I'm having trouble with a problem I came across.
It asks to find a sequence of continuous functions $f_n : [0,1] \rightarrow [0,\infty) $ such that $f_n(x) \rightarrow 0 $ $ \forall x \in [0,1] $, $\int_0^1f_n(x)dx \rightarrow 0$, and that satisfies that $sup_n(f_n) \notin L^1$
I tried constructing functions defined in intervals which decrease as $n \rightarrow \infty$, and that form a trapezium, with increasing height and defined $0$ everywhere else , but I can't get the convergence to $0$ , as the center of the interval in which the function increases won't converge to $0$. I tried solving it moving that interval with $n$, making it cycle over the interval, but that eliminates the convergence in all points, as the function will be arbitrarily big for some $n$.
Their form is this:
$g_{n,i}, i \in \{0..n^2-1\}$
$g_{n,i}(x) = n(n^2x-i+1) $, $x \in [\frac{i-1}{n^2},\frac{i}{n^2}] $
$g_{n,i}(x) = n $, $x \in [\frac{i}{n^2},\frac{i+1}{n^2}] $
$g_{n,i}(x) = n(i+2-n^2x) $, $x \in [\frac{i+1}{n^2},\frac{i+2}{n^2}] $
$g_{n,i}(x) = 0 $ elsewhere
Define $g_n:=n\chi _{[1/(n+1),1/n)}$ then note that all $g_n$ have disjoint support and that $\lim_{n\to \infty }g_n(x)=0$ for all $x\in[0,1]$, and also that $$ \int_0^1g_n(x)\,\mathrm d x=\frac1{n+1}\implies \lim_{n\to \infty }\int_0^1g_n(x)\,\mathrm d x=0 $$ Finally note that $\sup_n g_n=\sum_{n\geqslant 1}g_n$ and so $\sup_{n}g_n\notin L^1$.
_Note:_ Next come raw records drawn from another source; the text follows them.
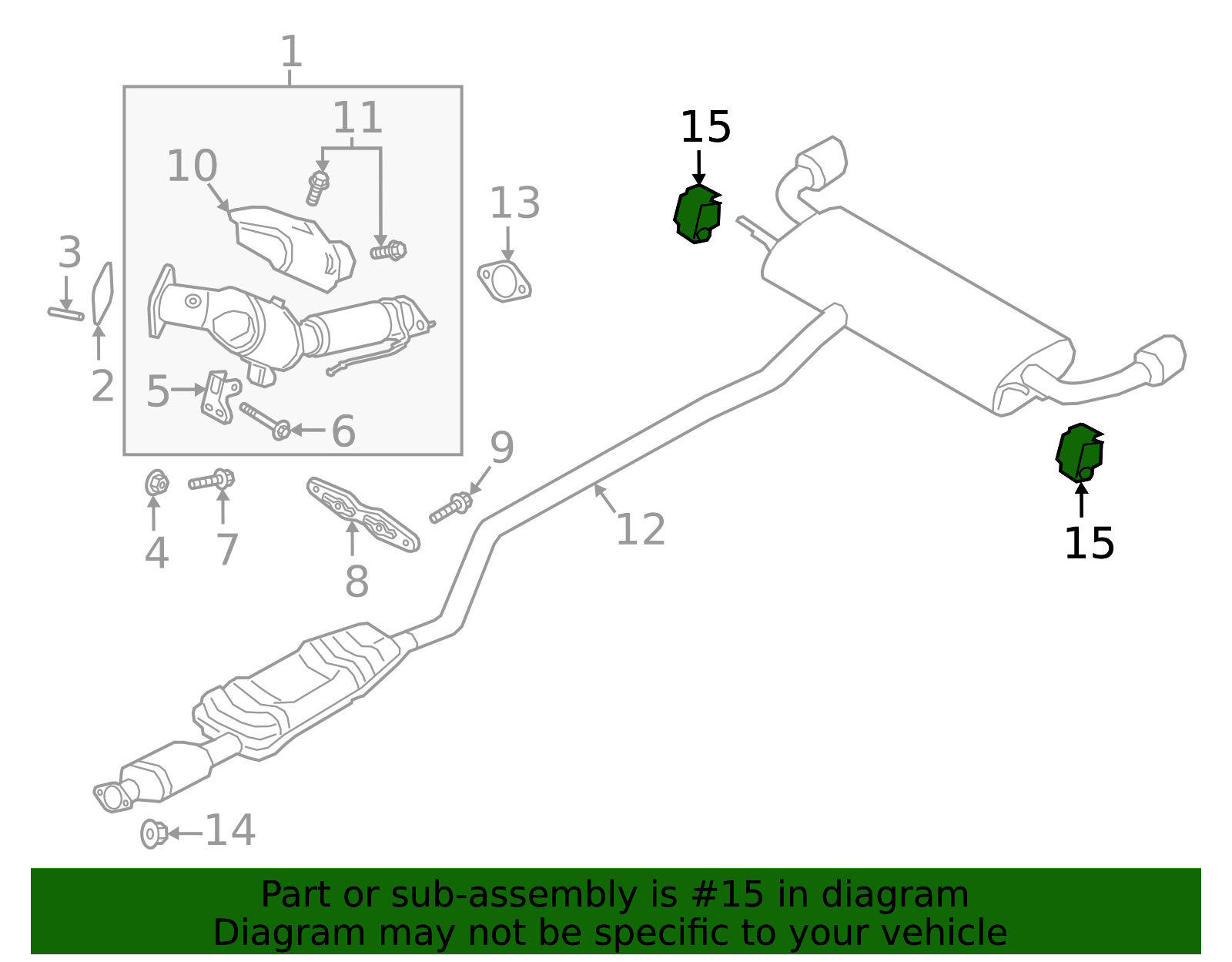 1
11
10
15
13
3
2
5
6
9
4
7
8
12
15
14

Part or sub-assembly is #15 in diagram
Diagram may not be specific to your vehicle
Now you can make a very small modification to each $g_n$ to make it continuous, that is, you can define $f_n=g_n$ except in the intervals $[1/(n+1),1/(n+1)+\epsilon _n )$ and $[1/n-\epsilon _n ,1/n)$ where for suitable small $\epsilon _n$ all the properties stated for the sequence $(g_n)$ holds also for $(f_n)$, by example you can set $\epsilon _n:=100^{-n}$.